TEXT SEGMENT:
────────────────────────────────────────

Abstract:
A device for dispensing single components, in particular rivets of different shapes and sizes, wherein the rivets are conveyed to a riveting station one by one in a given direction along a path; the rivets are moved along and within an elastic sheath ( 11 ) by a pressure source (P); the device also includes a device for storing the components and includes a holder ( 24 ) for feeding the components one by one to the elastic sheath ( 11 ); the device provides for the uniform and steady feeding of rivets to riveting machines such as are used in the aircraft industry.

Description:
The present invention concerns a device for distributing parts singly and a device for storing these parts. 
     More particularly, the parts in question are rivets intended to feed a riveting machine in a continuous and uniform manner. 
     BACKGROUND AND OBJECTS OF THE INVENTION 
     It is well known that in order to ensure uniform rivetting, which is imperative (particularly in the field of aeronautics) it is necessary to feed a riveting machine in the most uniform manner possible. Each rivet must arrive at the riveting station in the right direction and one by one. Now, a riveting machine may be fed by several types of rivets with different lengths, diameters and shapes of the head. It is thus necessary to establish separate storage devices each containing a particular type of rivet. It is then necessary to use a selection device for a particular type of rivet and means for distributing this rivet singly to a riveting machine. 
     At the present time, however, no device exists for distributing rivets singly capable of delivering rivets of different sizes and shapes, always in the same position, while guiding them correctly along their path. 
     The aim of the present invention is to overcome all these disadvantages and more particularly to create a device for distributing parts singly enabling parts of different sizes and shapes to be delivered, always in the same position. Such a device must be simple, low in cost, and easy to use and manufacture. 
     DESCRIPTION OF THE INVENTION 
     For this purpose, the present invention concerns a device for distributing parts singly, more particularly rivets, wherein it comprises: 
     a deformable elastic means having a substantially tubular shape in the passive state comprising a central bore with a narrow section and inlet and outlet openings, said elastic means being capable, in the active state, of expanding radially so as to receive and guide a part in its central bore, and 
     a source of pressure capable of subjecting the internal bore of the elastic means to an excess pressure and to bring about a radial expansion of this so as to move, one by one, each part placed at the inlet orifice towards the outlet orifice of the elastic means.

────────────────────────────────────────

Dataset excerpt
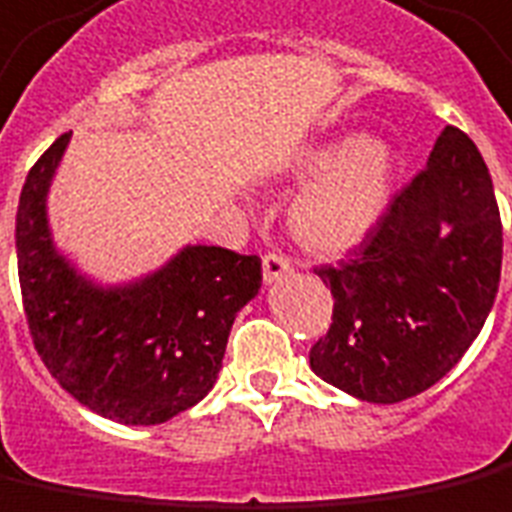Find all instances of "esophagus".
I'll list each match as a JSON object with an SVG mask.
<instances>
[{"label":"esophagus","instance_id":"obj_1","mask_svg":"<svg viewBox=\"0 0 512 512\" xmlns=\"http://www.w3.org/2000/svg\"><path fill=\"white\" fill-rule=\"evenodd\" d=\"M291 260L285 255H280V252H268L266 257H263V280L266 282H274L280 280V277H285L288 271H291Z\"/></svg>","mask_w":512,"mask_h":512}]
</instances>
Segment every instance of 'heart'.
I'll return each instance as SVG.
<instances>
[{
    "label": "heart",
    "instance_id": "b5f03b06",
    "mask_svg": "<svg viewBox=\"0 0 512 512\" xmlns=\"http://www.w3.org/2000/svg\"><path fill=\"white\" fill-rule=\"evenodd\" d=\"M293 174L313 177L293 199V235L310 252L341 255L380 219L391 188V149L371 135L313 146L293 160Z\"/></svg>",
    "mask_w": 512,
    "mask_h": 512
}]
</instances>
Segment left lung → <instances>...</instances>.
<instances>
[{
	"mask_svg": "<svg viewBox=\"0 0 512 512\" xmlns=\"http://www.w3.org/2000/svg\"><path fill=\"white\" fill-rule=\"evenodd\" d=\"M316 274L332 324L310 349L324 382L393 405L457 366L491 313L502 274V219L480 149L446 127L418 171L341 266Z\"/></svg>",
	"mask_w": 512,
	"mask_h": 512,
	"instance_id": "left-lung-1",
	"label": "left lung"
}]
</instances>
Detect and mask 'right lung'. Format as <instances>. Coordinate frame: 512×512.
I'll return each mask as SVG.
<instances>
[{
  "instance_id": "1",
  "label": "right lung",
  "mask_w": 512,
  "mask_h": 512,
  "mask_svg": "<svg viewBox=\"0 0 512 512\" xmlns=\"http://www.w3.org/2000/svg\"><path fill=\"white\" fill-rule=\"evenodd\" d=\"M71 132L38 157L21 188L16 255L35 352L99 416L163 424L202 402L219 377L238 310L260 288V257L185 246L144 280L99 288L57 255L46 191Z\"/></svg>"
}]
</instances>
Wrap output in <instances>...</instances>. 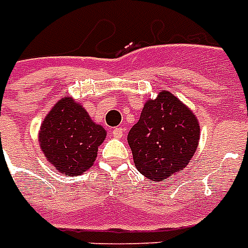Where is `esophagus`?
<instances>
[{
    "label": "esophagus",
    "instance_id": "esophagus-1",
    "mask_svg": "<svg viewBox=\"0 0 248 248\" xmlns=\"http://www.w3.org/2000/svg\"><path fill=\"white\" fill-rule=\"evenodd\" d=\"M124 127H115V129L111 130V135H113L114 138H122V137H124Z\"/></svg>",
    "mask_w": 248,
    "mask_h": 248
}]
</instances>
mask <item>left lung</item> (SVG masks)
Masks as SVG:
<instances>
[{
    "instance_id": "1",
    "label": "left lung",
    "mask_w": 248,
    "mask_h": 248,
    "mask_svg": "<svg viewBox=\"0 0 248 248\" xmlns=\"http://www.w3.org/2000/svg\"><path fill=\"white\" fill-rule=\"evenodd\" d=\"M199 140L196 115L167 91L144 104L127 135L135 167L152 181L166 180L188 166Z\"/></svg>"
}]
</instances>
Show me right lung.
Here are the masks:
<instances>
[{"label":"right lung","mask_w":248,"mask_h":248,"mask_svg":"<svg viewBox=\"0 0 248 248\" xmlns=\"http://www.w3.org/2000/svg\"><path fill=\"white\" fill-rule=\"evenodd\" d=\"M105 129L94 124L87 110L64 97L49 110L40 126L42 151L60 173L81 175L93 166Z\"/></svg>","instance_id":"right-lung-1"}]
</instances>
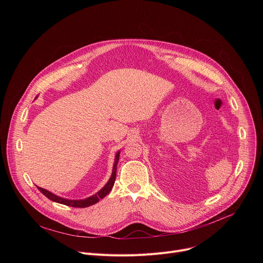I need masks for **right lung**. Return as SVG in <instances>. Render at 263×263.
Wrapping results in <instances>:
<instances>
[{"mask_svg": "<svg viewBox=\"0 0 263 263\" xmlns=\"http://www.w3.org/2000/svg\"><path fill=\"white\" fill-rule=\"evenodd\" d=\"M119 159H120V152H118L117 155H116V160H115L114 170H112V175H111L109 181L107 182V184L103 187V189L99 193H97L96 195H93V196H91V197H89L85 200H76V201H74V200H66V199L55 196L54 194L42 189V187L37 186V189H39L40 192L42 194H44L48 199H50L51 201L56 202V203H60V204H63V205L69 206V207H76V208H84V207L91 206V205L98 203L101 199L105 198L110 193V191L112 190V187H114L115 182H116V178H117V166H118Z\"/></svg>", "mask_w": 263, "mask_h": 263, "instance_id": "add662e5", "label": "right lung"}]
</instances>
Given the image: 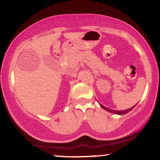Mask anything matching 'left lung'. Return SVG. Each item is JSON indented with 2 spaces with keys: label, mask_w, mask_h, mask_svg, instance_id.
Returning <instances> with one entry per match:
<instances>
[{
  "label": "left lung",
  "mask_w": 160,
  "mask_h": 160,
  "mask_svg": "<svg viewBox=\"0 0 160 160\" xmlns=\"http://www.w3.org/2000/svg\"><path fill=\"white\" fill-rule=\"evenodd\" d=\"M99 105H100V106L102 107V108H104V109L106 110V111H108V112H112V113H114V114H117V115H124V114H127L128 112H129L130 111H131V110H132L133 108H134V106H136V105H135L134 106H133L132 108H128V109L122 110V111H117V110H113V109H111V108H107V107L102 106V105H101V104H99Z\"/></svg>",
  "instance_id": "8db88e82"
}]
</instances>
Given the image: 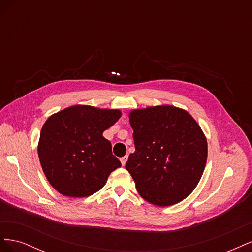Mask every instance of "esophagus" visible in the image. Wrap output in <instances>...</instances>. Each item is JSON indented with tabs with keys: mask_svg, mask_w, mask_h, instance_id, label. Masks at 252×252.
I'll list each match as a JSON object with an SVG mask.
<instances>
[{
	"mask_svg": "<svg viewBox=\"0 0 252 252\" xmlns=\"http://www.w3.org/2000/svg\"><path fill=\"white\" fill-rule=\"evenodd\" d=\"M127 159H128V156H125V157L120 158V161H121V163H122V166H125V165H126Z\"/></svg>",
	"mask_w": 252,
	"mask_h": 252,
	"instance_id": "1",
	"label": "esophagus"
}]
</instances>
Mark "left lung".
<instances>
[{
  "mask_svg": "<svg viewBox=\"0 0 252 252\" xmlns=\"http://www.w3.org/2000/svg\"><path fill=\"white\" fill-rule=\"evenodd\" d=\"M135 151L126 169L145 201L170 206L191 193L207 161V141L184 110L163 105L129 113Z\"/></svg>",
  "mask_w": 252,
  "mask_h": 252,
  "instance_id": "left-lung-1",
  "label": "left lung"
}]
</instances>
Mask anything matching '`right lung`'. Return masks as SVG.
<instances>
[{
  "label": "right lung",
  "instance_id": "obj_1",
  "mask_svg": "<svg viewBox=\"0 0 252 252\" xmlns=\"http://www.w3.org/2000/svg\"><path fill=\"white\" fill-rule=\"evenodd\" d=\"M120 118L119 109L75 105L47 119L37 154L45 175L57 191L84 197L103 188L109 174L121 167L103 132Z\"/></svg>",
  "mask_w": 252,
  "mask_h": 252
}]
</instances>
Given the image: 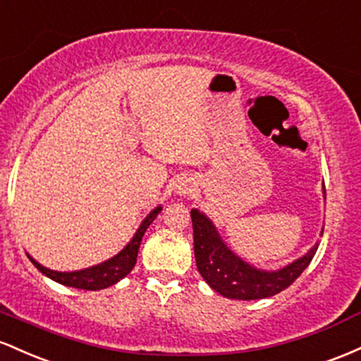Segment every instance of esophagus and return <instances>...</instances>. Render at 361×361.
<instances>
[{"mask_svg":"<svg viewBox=\"0 0 361 361\" xmlns=\"http://www.w3.org/2000/svg\"><path fill=\"white\" fill-rule=\"evenodd\" d=\"M192 188L194 185L189 180H180L179 184H176V194H179V196H189L192 192Z\"/></svg>","mask_w":361,"mask_h":361,"instance_id":"esophagus-1","label":"esophagus"}]
</instances>
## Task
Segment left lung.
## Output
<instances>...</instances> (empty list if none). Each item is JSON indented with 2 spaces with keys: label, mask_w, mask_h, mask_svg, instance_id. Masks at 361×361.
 I'll use <instances>...</instances> for the list:
<instances>
[{
  "label": "left lung",
  "mask_w": 361,
  "mask_h": 361,
  "mask_svg": "<svg viewBox=\"0 0 361 361\" xmlns=\"http://www.w3.org/2000/svg\"><path fill=\"white\" fill-rule=\"evenodd\" d=\"M322 191L326 197V188ZM191 218L197 271L214 291L233 300H259L288 288L310 264L319 247L317 242L302 257L279 269H261L238 257L204 213L194 208Z\"/></svg>",
  "instance_id": "1"
}]
</instances>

────────────────────────────────────────

REQUIRED ACTIONS:
1 - Gather every line of the records that contains the string "list", matching case exactly.
2 - Continue the patent text on the rivet-dispensing device from the point where it stops.

WRITTEN RESPONSES:
1 -
I'll list each match as a JSON object with an SVG mask.
I'll list each match as a JSON object with an SVG mask.
<instances>...</instances> (empty list if none). Each item is JSON indented with 2 spaces with keys: label, mask_w, mask_h, mask_svg, instance_id. Masks at 361×361.
 I'll use <instances>...</instances> for the list:

2 -
     Thus, the invention consists of using, as a distribution device, a deformable elastic means, for example a sheath made of extensible material (of the thin balloon type) for distributing one by one parts conveyed to the inlet of this distribution device, and leading them to the outlet (namely to a riveting machine) by the action of a source of pressure (for example compressed air). 
     Advantageously, in order to prevent the elastic means bursting or deforming in an irreversible manner, this elastic means is placed inside a tube having a certain radial rigidity so as to limit the radial expansion of the elastic means. This tube may on the other hand have a certain flexibility in the longitudinal direction. 
     Advantageously, the device for distributing parts singly according to the present invention comprises a means for storing parts. This means of storage is capable of containing a plurality of parts and of delivering them one by one, to order, to the elastic means. 
     The means of storage according to the invention consists of an assembly of tubular elements, in which the parts to be stored are stacked one behind the other. A retaining means enables the first of these parts to be freed, to order, while holding all of the other parts. 
     When several storage means are associated, each containing different parts, the distribution device according to the invention comprises, in addition, a means of selection capable of receiving a part derived from any means of storage whatsoever with a view to leading it to the inlet orifice of the elastic means. 
     The present invention concerns a storage device capable of being used in a distribution device according to one of the preceding claims, wherein the said device comprises: 
     a tubular element, a connector and a retaining element, each having an internal bore capable of housing and guiding a plurality of parts placed one behind the other, 
     a source of pressure, capable of exerting a pressure inside the central bore, on a first part of the said plurality and, 
     retaining means provided in the retaining element, capable of retaining the first part and the following part, to liberate the first part to order and to put the following part in readiness by causing it to pass to the first position and thus to deliver each part of the plurality singly. 
     Such a storage device is more particularly provided with retaining means capable of delivering the first part stored and of retaining all the others. As soon as the first part is delivered, the second takes its place, in order to be ready for the next delivery.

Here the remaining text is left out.